PASSAGE PROVIDED:
====

The abstract from the paper is:

*We introduce Würstchen, a novel technique for text-to-image synthesis that unites competitive performance with unprecedented cost-effectiveness and ease of training on constrained hardware. Building on recent advancements in machine learning, our approach, which utilizes latent diffusion strategies at strong latent image compression rates, significantly reduces the computational burden, typically associated with state-of-the-art models, while preserving, if not enhancing, the quality of generated images. Wuerstchen achieves notable speed improvements at inference time, thereby rendering real-time applications more viable. One of the key advantages of our method lies in its modest training requirements of only 9,200 GPU hours, slashing the usual costs significantly without compromising the end performance. In a comparison against the state-of-the-art, we found the approach to yield strong competitiveness. This paper opens the door to a new line of research that prioritizes both performance and computational accessibility, hence democratizing the use of sophisticated AI technologies. Through Wuerstchen, we demonstrate a compelling stride forward in the realm of text-to-image synthesis, offering an innovative path to explore in future research.*

## Würstchen Overview
Würstchen is a diffusion model, whose text-conditional model works in a highly compressed latent space of images. Why is this important? Compressing data can reduce computational costs for both training and inference by magnitudes. Training on 1024x1024 images is way more expensive than training on 32x32. Usually, other works make use of a relatively small compression, in the range of 4x - 8x spatial compression. Würstchen takes this to an extreme. Through its novel design, we achieve a 42x spatial compression. This was unseen before because common methods fail to faithfully reconstruct detailed images after 16x spatial compression. Würstchen employs a two-stage compression, what we call Stage A and Stage B. Stage A is a VQGAN, and Stage B is a Diffusion Autoencoder (more details can be found in the [paper](https://huggingface.co/papers/2306.00637) ). A third model, Stage C, is learned in that highly compressed latent space. This training requires fractions of the compute used for current top-performing models, while also allowing cheaper and faster inference.

====

BRIEF A:
Reproduce the entries verbatim, starting at the line that contains "If we consider" and ending with the last of the entries.

STORED RECORDS:
====

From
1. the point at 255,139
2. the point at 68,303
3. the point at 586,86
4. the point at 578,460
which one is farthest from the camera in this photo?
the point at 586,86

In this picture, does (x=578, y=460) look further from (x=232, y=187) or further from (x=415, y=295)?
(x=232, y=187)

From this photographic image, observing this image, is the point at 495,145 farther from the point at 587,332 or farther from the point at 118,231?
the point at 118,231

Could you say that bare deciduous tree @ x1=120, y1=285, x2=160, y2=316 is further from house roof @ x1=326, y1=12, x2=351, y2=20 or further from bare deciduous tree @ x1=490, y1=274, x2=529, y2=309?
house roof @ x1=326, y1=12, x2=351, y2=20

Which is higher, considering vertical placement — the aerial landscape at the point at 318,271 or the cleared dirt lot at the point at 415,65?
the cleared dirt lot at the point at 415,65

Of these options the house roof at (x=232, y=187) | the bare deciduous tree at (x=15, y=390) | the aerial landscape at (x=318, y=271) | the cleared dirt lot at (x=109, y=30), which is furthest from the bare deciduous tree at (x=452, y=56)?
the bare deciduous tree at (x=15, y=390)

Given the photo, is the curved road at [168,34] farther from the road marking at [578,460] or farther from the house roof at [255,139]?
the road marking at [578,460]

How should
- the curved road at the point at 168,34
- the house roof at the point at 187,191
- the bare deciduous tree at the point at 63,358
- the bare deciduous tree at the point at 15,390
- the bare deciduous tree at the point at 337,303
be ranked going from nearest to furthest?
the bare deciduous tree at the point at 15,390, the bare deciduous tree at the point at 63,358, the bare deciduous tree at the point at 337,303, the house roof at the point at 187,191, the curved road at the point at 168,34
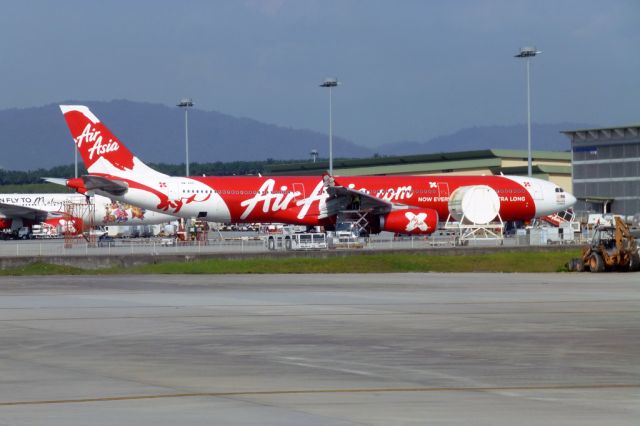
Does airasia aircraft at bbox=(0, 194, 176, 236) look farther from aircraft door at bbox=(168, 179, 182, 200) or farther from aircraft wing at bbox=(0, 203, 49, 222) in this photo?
aircraft door at bbox=(168, 179, 182, 200)

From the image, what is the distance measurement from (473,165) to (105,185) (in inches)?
2402

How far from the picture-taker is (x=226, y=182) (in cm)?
6925

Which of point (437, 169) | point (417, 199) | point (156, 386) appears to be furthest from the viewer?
point (437, 169)

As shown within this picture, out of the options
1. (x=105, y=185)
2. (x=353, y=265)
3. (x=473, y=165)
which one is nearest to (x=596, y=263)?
(x=353, y=265)

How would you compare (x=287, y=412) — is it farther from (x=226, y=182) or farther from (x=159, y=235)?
(x=159, y=235)

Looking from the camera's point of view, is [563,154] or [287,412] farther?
[563,154]

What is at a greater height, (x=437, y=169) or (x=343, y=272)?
(x=437, y=169)

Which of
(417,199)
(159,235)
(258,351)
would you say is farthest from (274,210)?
(258,351)

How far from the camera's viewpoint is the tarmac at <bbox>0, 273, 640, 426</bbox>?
12555 mm

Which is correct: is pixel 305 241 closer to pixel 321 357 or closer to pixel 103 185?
pixel 103 185

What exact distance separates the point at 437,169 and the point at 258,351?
10612 cm

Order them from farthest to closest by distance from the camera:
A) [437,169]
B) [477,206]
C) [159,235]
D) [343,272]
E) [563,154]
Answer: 1. [563,154]
2. [437,169]
3. [159,235]
4. [477,206]
5. [343,272]

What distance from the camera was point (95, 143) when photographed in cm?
6950

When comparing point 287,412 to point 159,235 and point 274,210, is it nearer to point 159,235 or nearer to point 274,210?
point 274,210
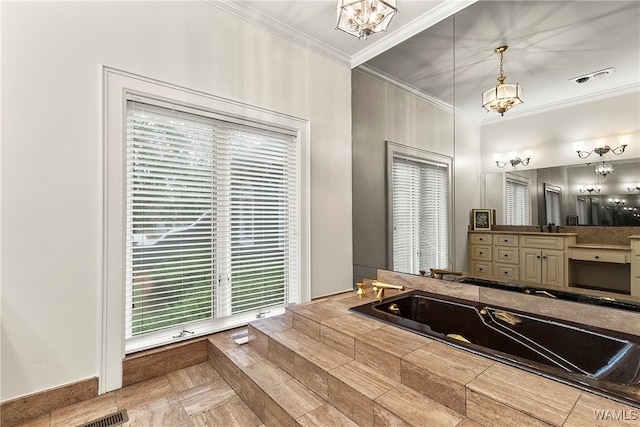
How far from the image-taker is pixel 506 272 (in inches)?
77.2

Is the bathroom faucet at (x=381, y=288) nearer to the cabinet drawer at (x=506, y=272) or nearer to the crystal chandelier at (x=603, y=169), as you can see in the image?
the cabinet drawer at (x=506, y=272)

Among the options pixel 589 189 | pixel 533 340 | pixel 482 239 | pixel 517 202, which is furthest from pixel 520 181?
pixel 533 340

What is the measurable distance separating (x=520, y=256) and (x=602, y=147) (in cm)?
76

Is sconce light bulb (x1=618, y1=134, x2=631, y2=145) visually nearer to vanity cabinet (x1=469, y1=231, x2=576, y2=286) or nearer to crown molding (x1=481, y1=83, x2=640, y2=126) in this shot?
crown molding (x1=481, y1=83, x2=640, y2=126)

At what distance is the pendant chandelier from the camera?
187 centimetres

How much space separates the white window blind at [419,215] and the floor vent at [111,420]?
87.8 inches

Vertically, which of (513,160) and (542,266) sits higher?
(513,160)

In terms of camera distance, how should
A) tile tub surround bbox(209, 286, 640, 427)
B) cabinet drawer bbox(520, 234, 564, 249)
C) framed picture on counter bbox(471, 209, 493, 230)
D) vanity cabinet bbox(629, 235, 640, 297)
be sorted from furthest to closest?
1. framed picture on counter bbox(471, 209, 493, 230)
2. cabinet drawer bbox(520, 234, 564, 249)
3. vanity cabinet bbox(629, 235, 640, 297)
4. tile tub surround bbox(209, 286, 640, 427)

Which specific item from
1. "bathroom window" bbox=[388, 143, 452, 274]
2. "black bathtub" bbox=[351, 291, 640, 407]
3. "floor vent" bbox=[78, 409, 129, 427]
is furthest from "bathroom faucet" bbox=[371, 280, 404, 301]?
"floor vent" bbox=[78, 409, 129, 427]

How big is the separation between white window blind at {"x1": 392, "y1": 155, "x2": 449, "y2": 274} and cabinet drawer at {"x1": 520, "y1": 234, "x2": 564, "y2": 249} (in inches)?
22.3

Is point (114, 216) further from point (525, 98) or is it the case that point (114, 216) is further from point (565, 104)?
point (565, 104)

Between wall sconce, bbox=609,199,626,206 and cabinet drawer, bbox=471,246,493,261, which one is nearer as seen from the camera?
wall sconce, bbox=609,199,626,206

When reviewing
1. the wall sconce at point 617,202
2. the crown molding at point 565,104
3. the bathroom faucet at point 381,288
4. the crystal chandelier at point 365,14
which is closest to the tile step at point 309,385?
the bathroom faucet at point 381,288

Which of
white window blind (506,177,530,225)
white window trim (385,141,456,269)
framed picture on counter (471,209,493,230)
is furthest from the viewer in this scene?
white window trim (385,141,456,269)
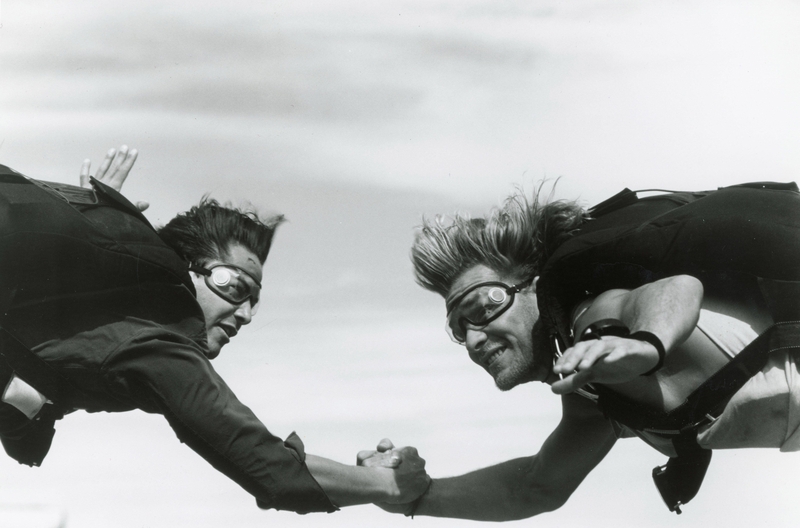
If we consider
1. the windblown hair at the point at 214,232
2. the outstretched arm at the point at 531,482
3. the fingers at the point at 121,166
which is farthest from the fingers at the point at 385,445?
the fingers at the point at 121,166

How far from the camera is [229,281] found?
19.3ft

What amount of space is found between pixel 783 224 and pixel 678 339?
0.90m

====

BRIEF B:
Write out the entire Würstchen text word for word.

EXPECTED ANSWER A:
If we consider
1. the windblown hair at the point at 214,232
2. the outstretched arm at the point at 531,482
3. the fingers at the point at 121,166
which is farthest from the fingers at the point at 385,445?
the fingers at the point at 121,166

How far from the camera is [229,281] found?
19.3ft

What amount of space is found between pixel 783 224 and pixel 678 339?
0.90m

EXPECTED ANSWER B:
The abstract from the paper is:

*We introduce Würstchen, a novel technique for text-to-image synthesis that unites competitive performance with unprecedented cost-effectiveness and ease of training on constrained hardware. Building on recent advancements in machine learning, our approach, which utilizes latent diffusion strategies at strong latent image compression rates, significantly reduces the computational burden, typically associated with state-of-the-art models, while preserving, if not enhancing, the quality of generated images. Wuerstchen achieves notable speed improvements at inference time, thereby rendering real-time applications more viable. One of the key advantages of our method lies in its modest training requirements of only 9,200 GPU hours, slashing the usual costs significantly without compromising the end performance. In a comparison against the state-of-the-art, we found the approach to yield strong competitiveness. This paper opens the door to a new line of research that prioritizes both performance and computational accessibility, hence democratizing the use of sophisticated AI technologies. Through Wuerstchen, we demonstrate a compelling stride forward in the realm of text-to-image synthesis, offering an innovative path to explore in future research.*

## Würstchen Overview
Würstchen is a diffusion model, whose text-conditional model works in a highly compressed latent space of images. Why is this important? Compressing data can reduce computational costs for both training and inference by magnitudes. Training on 1024x1024 images is way more expensive than training on 32x32. Usually, other works make use of a relatively small compression, in the range of 4x - 8x spatial compression. Würstchen takes this to an extreme. Through its novel design, we achieve a 42x spatial compression. This was unseen before because common methods fail to faithfully reconstruct detailed images after 16x spatial compression. Würstchen employs a two-stage compression, what we call Stage A and Stage B. Stage A is a VQGAN, and Stage B is a Diffusion Autoencoder (more details can be found in the [paper](https://huggingface.co/papers/2306.00637) ). A third model, Stage C, is learned in that highly compressed latent space. This training requires fractions of the compute used for current top-performing models, while also allowing cheaper and faster inference.